Arcot had left a small radio receiver with Tonlos in Sonor before he started on this trip, and had given him directions on how to tune in on the Solarite. Now he sent a message to him, telling that the plane had been brought down, and asking that a squadron of planes be sent at once.

Wade and Arcot were elected to make the first inspection of the Kaxorian plane, and clad in their cooling suits, they stepped from the Solarite, each carrying, for emergency use, a small hand torch, burning atomic hydrogen, capable of melting its way through even the heavy armor of the great plane.

As they stood beside it, looking up at the gigantic wall of metal that rose sheer beside them hundreds of feet straight up, it seemed impossible that this mighty thing could fly, that it could be propelled through the air. In awed silence they gazed at its vast bulk.

Then, like pygmies beside some mighty prehistoric monster, they made their way along its side, seeking a door. Suddenly Wade stopped short and exclaimed: “Arcot, this is senseless—we can't do this! The machine is so big that it'll take us half an hour of steady walking to go around it. We'll have to use the Solarite to find an entrance!”

It was well that they followed Wade's plan, for the only entrance, as they later learned, was from the top. There, on the back of the giant, the Solarite landed—its great weight having no slightest effect on the Kaxorian craft. They found a trap-door leading down inside. However, the apparatus for opening it was evidently within the hull, so they had to burn a hole in the door before they could enter.

What a sight there was for these men of Earth. The low rumble of the idling engines was barely audible as they descended the long ladder.

There was no resemblance whatever to the interior of a flying machine; rather, it suggested some great power house, where the energies of half a nation were generated. They entered directly into a vast hall that extended for a quarter of a mile back through the great hull, and completely across the fuselage. To the extreme nose it ran, and throughout there were scattered little globes that gave off an intense white light, illuminating all of the interior. Translucent bull's-eyes obscured the few windows.

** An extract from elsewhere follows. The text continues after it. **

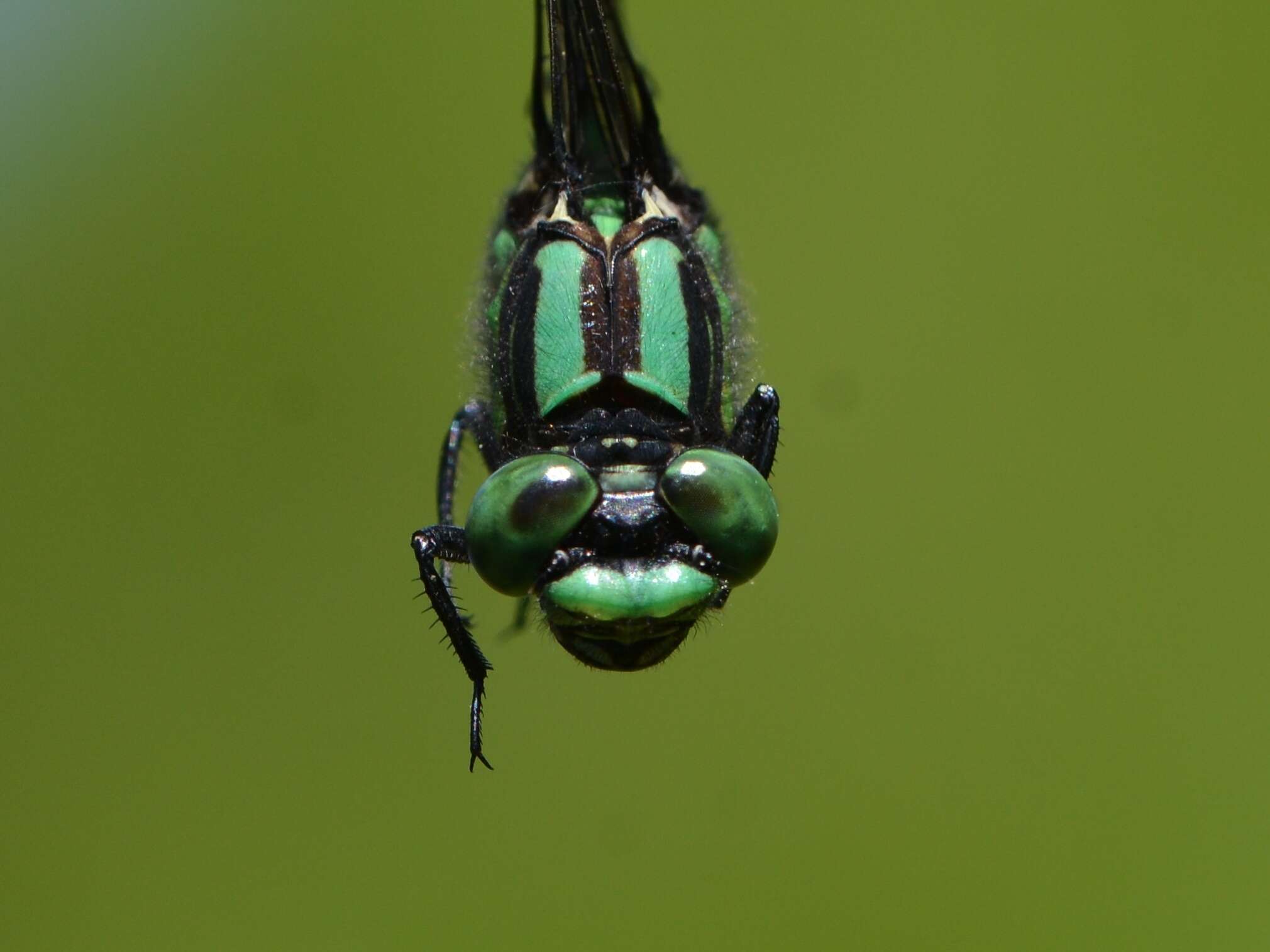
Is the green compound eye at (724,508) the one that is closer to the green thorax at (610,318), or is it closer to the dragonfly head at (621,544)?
the dragonfly head at (621,544)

All about, among the machines, lay Venerians. Dead they seemed, the illusion intensified by their strangely blue complexions. The two Terrestrians knew, however, that they could readily be restored to life. The great machines they had been operating were humming softly, almost inaudibly. There were two long rows of them, extending to the end of the great hall. They suggested mighty generators twenty feet high. From their tops projected two-feet-thick cylinders of solid fused quartz. From these extended other rods of fused quartz, rods that led down through the floor; but these were less bulky, scarcely over eight inches thick.

The huge generator-like machines were disc-shaped. From these, too, a quartz rod ran down through the floor. The machines on the further row were in some way different; those in the front half of the row had the tubes leading to the floor below, but had no tubes jutting into the ceiling. Instead, there were many slender rods connected with a vast switchboard that covered all of one side of the great room. But everywhere were the great quartz rods, suggesting some complicated water system. Most of them were painted black, though the main rods leading from the roof above were as clear as crystal.

Arcot and Wade looked at these gigantic machines in hushed awe. They seemed impossibly huge; it was inconceivable that all this was but the power room of an airplane!